Excerpted text
= = = = =
On 11/21/24 14:34, Jens Axboe wrote:
On 11/21/24 7:29 AM, Pavel Begunkov wrote:
On 11/21/24 00:52, David Wei wrote:
On 2024-11-20 15:56, Pavel Begunkov wrote:
On 11/20/24 22:14, David Wei wrote:
...
There is a Memcache-like workload that has load shedding based on the
time spent doing work. With epoll, the work of reading sockets and
processing a request is done by user, which can decide after some amount
of time to drop the remaining work if it takes too long. With io_uring,
the work of reading sockets is done eagerly inside of task work. If
there is a burst of work, then so much time is spent in task work
reading from sockets that, by the time control returns to user the
timeout has already elapsed.
Interesting, it also sounds like instead of an arbitrary 20 we
might want the user to feed it to us. Might be easier to do it
with the bpf toy not to carve another argument.
= = = = =
Information shown
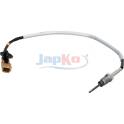 Sensor, uitlaatgastemperatuur JAPKO - 1610707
= = = = =
Exercise
Continue the email thread about io_uring task work and load shedding from the point where it stops.

Task output
David and I did discuss that, and I was not in favor of having an extra
argument. We really just need some kind of limit to prevent it
over-running. Arguably that should always be min_events, which we
already have, but that kind of runs afoul of applications just doing
io_uring_wait_cqe() and hence asking for 1. That's why the hand wavy
number exists, which is really no different than other hand wavy numbers
we have to limit running of "something" - eg other kinds of retries.
Adding another argument to this just again doubles wait logic complexity
in terms of the API. If it's needed down the line for whatever reason,
then yeah we can certainly do it, probably via the wait regions. But
adding it to the generic wait path would be a mistake imho.
Right, I don't like the idea of a wait argument either, messy and
too advanced of a tuning for it. BPF would be fine as it could be
made as a hint and easily removed if needed. It could also be a per
ring REGISTER based hint, a bit worse but with the same deprecation
argument. Obviously would need a good user / use case first.
I also strongly suggest this is the last we'll ever hear of this, and
for that reason alone I don't think it's worth any kind of extra
arguments or added complexity.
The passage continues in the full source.